Over the course of history, companies have had to balance two competing interests: encouraging business growth while shielding individuals from undue possible damage arising from taking legitimate, calculated business risks.
The corporate veil is in place to protect business owners by limiting the extent to which they can be held personally liable for any debts or legal troubles encountered by the business.
Company directors not held liable for business activities
Because directors of a company have limited liability, it can be better to run your business as a company, rather than as a sole trader. As a sole trader, you are responsible if the business goes into debt. Not so for company directors, who in most circumstances won’t be held financially responsible if the business goes belly up.
Section 1.5.1 of the Corporations Act 2001 explains how a company structure works in terms of being a separate entity to its owners.
Can the corporate veil also be used to hide dirty deeds?
Separating the legal identities of business and owner was framed in English law in 1897 as the “corporate veil”. When you register a company, you receive limited liability protection under the “veil”.
But often, the veil is used not so much to provide shielding, but to hide foul play. (For more information please see Illegal phoenix activity – government determined to expand crackdown efforts and Company directors on a deadline to get their director ID number.)
The challenge for corporate regulators is to strike a balance between legitimately shielding investors from losses in the ordinary course of business and hiding skulduggery.
Corporate veil makes it easier to place a company into administration than save it
The key sin for company directors is to allow the company to keep trading while insolvent. Because company directors don’t have personal liability, they may be deterred from taking action to help a struggling company recover. Instead, it’s often easier to place the company into administration.
In 2017, “safe harbour” provisions were introduced under section 588GA of the Corporations Act. These allow a director to place their company in administration, in specified circumstances, without risking prosecution for trading while insolvent.
In 2020 further “COVID safe harbour” provisions were introduced.
What does it mean to pierce the corporate veil?

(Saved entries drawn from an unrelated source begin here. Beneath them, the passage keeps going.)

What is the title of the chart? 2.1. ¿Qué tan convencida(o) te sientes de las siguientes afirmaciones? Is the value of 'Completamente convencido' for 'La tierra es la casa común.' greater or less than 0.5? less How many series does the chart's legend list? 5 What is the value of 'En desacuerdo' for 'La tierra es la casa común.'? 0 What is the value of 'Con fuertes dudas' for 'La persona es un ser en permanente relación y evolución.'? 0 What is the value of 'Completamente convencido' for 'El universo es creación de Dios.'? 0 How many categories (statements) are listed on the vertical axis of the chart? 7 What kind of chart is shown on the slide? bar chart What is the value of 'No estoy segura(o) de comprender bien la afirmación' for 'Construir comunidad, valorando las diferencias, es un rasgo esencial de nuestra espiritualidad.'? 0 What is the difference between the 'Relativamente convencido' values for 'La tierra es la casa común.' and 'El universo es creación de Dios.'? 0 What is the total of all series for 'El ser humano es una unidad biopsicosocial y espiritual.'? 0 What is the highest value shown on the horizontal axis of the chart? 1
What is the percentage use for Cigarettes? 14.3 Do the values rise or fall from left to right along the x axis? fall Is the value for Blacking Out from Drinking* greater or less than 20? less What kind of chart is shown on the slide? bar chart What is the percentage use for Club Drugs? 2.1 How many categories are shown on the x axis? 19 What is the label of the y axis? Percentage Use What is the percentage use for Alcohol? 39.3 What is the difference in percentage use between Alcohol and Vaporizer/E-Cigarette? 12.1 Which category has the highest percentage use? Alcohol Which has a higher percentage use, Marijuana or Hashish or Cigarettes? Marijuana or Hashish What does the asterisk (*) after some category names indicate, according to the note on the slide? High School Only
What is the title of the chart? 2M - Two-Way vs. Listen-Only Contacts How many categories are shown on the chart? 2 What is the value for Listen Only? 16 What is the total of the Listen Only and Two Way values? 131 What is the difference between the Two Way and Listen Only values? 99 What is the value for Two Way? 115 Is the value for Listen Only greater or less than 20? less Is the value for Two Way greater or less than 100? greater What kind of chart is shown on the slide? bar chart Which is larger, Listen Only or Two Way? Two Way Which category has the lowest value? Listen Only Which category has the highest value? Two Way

Piercing the corporate veil refers to a circumstance where an action pursued against a company leads to the owners, members and shareholders being held personally liable.
The corporate veil can be pierced by courts, or at least lifted for a peek at what’s underneath, if a company is deemed to have been used as a cloak for fraud or a sham, or if directors knowingly and fraudulently breached their fiduciary duties.
In 2001, Melbourne University published an article on piercing the corporate veil. Some findings from a study they’d undertaken indicate there has been a large increase in the number of “piercing” cases heard by courts over time, and that courts are more prepared to pierce the veil of a proprietary company than a public company. (See Piercing the corporate veil in Australia, Company and Securities Law Journal, 2001.)
If you’re a director, it’s important to understand your level of liability and legal obligations. This will ensure the corporate veil isn’t lifted in a cold puff of ill wind which could result in you losing your shield.
If in doubt, it’s best to obtain advice from a business lawyer.